Comme toute organisation, le gouvernement et les collectivités territoriales doivent tenir compte de leur responsabilité sociétale au moment de décider de nouvelles politiques. Dans cette optique, les foyers pauvres et modestes représentent une partie prenante essentielle car ils sont très impactés par le changement climatique et l’érosion de la qualité du cadre de vie et, potentiellement, par les politiques à mettre en œuvre pour les combattre. Dans ce cadre, le rapport du CNLE (p52-63) émet des recommandations dont voici certaines :
- Renforcer les politiques donnant aux ménages la capacité de contribuer à la transition écologique en proposant des alternatives écologiquement moins impactantes. On pense bien sûr au développement des transports en commun urbains et péri-urbains, au développement des pistes cyclables dans les villes, au renforcement et à la simplification des mesures d’accompagnement à la rénovation thermique des habitations, aux aides à l’électrification des véhicules…
- Séquencer ou adapter les mesures de façon à limiter l’impact budgétaire des politiques signal prix sur les foyers les plus pauvres. Il convient par exemple de développer l’offre de transport en commun, de pistes cyclables et son intermodalité avant d’imposer une taxe carbone sur les carburants ou de mettre en place un ZFE.

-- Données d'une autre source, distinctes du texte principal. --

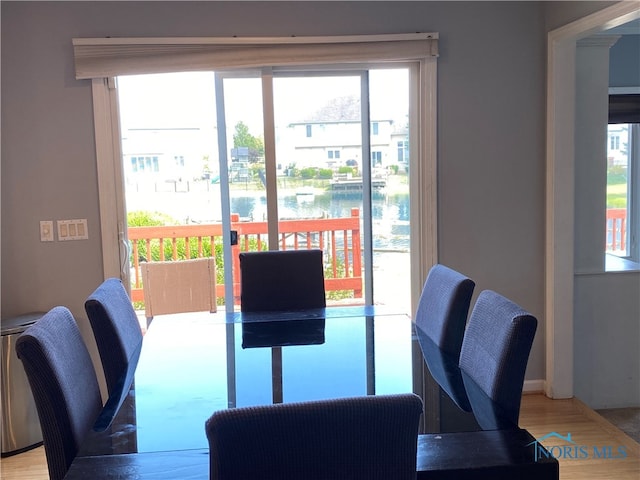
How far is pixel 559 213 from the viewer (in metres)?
3.47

- Prendre en compte la dimension sociale dans la mise en place des initiatives : on pense par exemple au chèque énergie ou bien à la mise en place d’une tarification sociale de l’eau et avec un minimum vital gratuit par personne du foyer et une tarification progressive au-delà qui augmente avec la consommation. (Ceci demanderait un partage d’informations personnelles de la part de la CAF et la CPAM vers les opérateurs pour être pertinent.). On pense également au succès du leasing social de voitures électriques avec 90 000 demandes enregistrées pour 50 000 commandées au lieu des 25 000 initialement prévus.
- Renforcer l’information et la coordination entre les différentes initiatives et les différentes parties prenantes. On parle d’établir et de communiquer sur un plan clair qui permette aux foyers d’anticiper les ajustements. On parle aussi de mettre en place des guichets uniques de la transition pour permettre aux foyers de mieux naviguer parmi les différentes initiatives et aides développées au niveau de la ville, de la région ou de l’état.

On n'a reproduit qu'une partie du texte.